3.Mantissa quantization and adaptive bit allocation

As stated, Dolby Digital uses a spectral envelop and a psychoacoustic model to determine the core bit allocation for mantissa coding. In contrast to other coding methods (such as MPEG-1 layers I/II), Dolby Digital coder employs a forward-backward-­ adaptive psychoacoustic model. The decoder also includes a core backward-adaptive model. Core bit allocation uses a psychoacoustic model based on certain assumptions on the masking properties of signals. Some parameters of the model are also transmitted by the data stream. Therefore, the actual psychoacoustic model in a decoder can be adjusted by the coder. The coder can perform an ideal bit allocation based on a complicated but accurate psychoacoustic model and compares the results with the core bit allocation. If core bit allocation can better match the ideal bit allocation by changing some parameters, the coder does so and finishes the bit allocation. Otherwise, the coder sends some information to the decoder.

4.Channel coupling and re-matrixing

At a very low bit rate, the aforementioned compression and coding algorithms may not satisfy the bit rate requirement. In this case, spectral coefficients at high frequencies are combined into a single coupling channel to transmission. The coupling channel is formed by a vector summation of the spectral coefficients from all channels in coupling. This process is an extension of intensity stereo coding in Section 13.4.5. Channel coupling is based on the psychoacoustic principles that low-frequency ITD dominates lateral localization; at a high frequency, only the energy envelop contributes to localization. Dolby Digital decomposes signals into 18 subband components and applies the channel coupling above some subbands.
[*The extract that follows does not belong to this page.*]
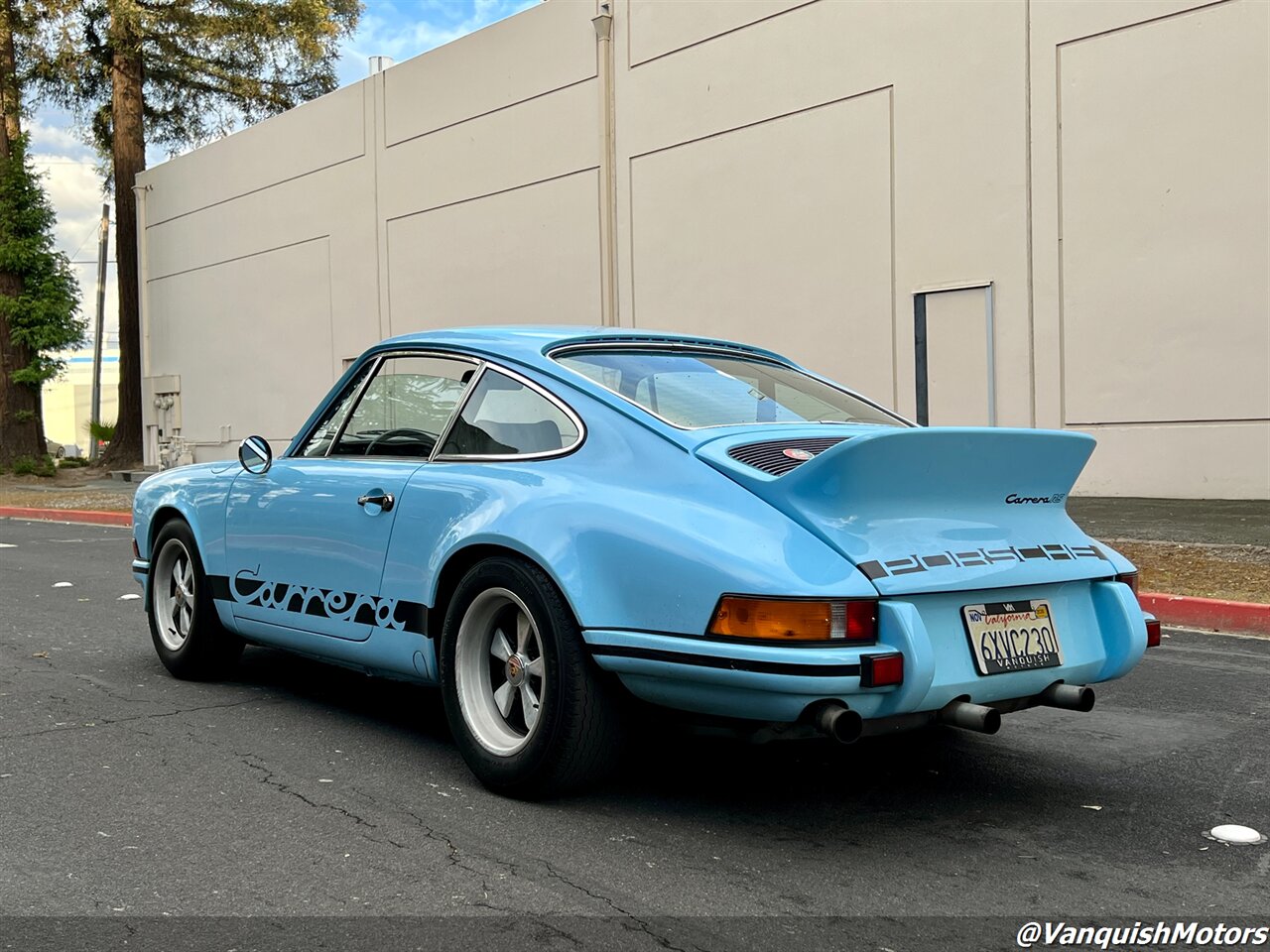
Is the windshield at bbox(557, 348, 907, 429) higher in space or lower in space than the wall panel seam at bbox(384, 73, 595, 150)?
lower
Similar to original channels, spectral coefficients in the coupling channel are represented by binary exponents and a mantissa and coded. The coder calculates the powers of original signals and coupled signal. The resultant power ratio between the original signal and the coupled signal is evaluated for each input channel and each subband and transmitted as side information parameters. The decoder distributes the coupling channel signal to the output channels according to the side information parameters.

In re-matrixing, MS coding for a pair of channels with high correlation is used. It is applied to stereophonic signal coding. Its principle is outlined in Section 13.4.5.

In addition to the aforementioned technical details, Dolby Digital possesses some user features.

1.Loudness control

The level of dialog varies in different programs. Switching between different programs directly causes a variation in perceived loudness. Dolby Digital stream includes a code for dialog level normalization, which enables users to set the gain in reproduction according to the required level.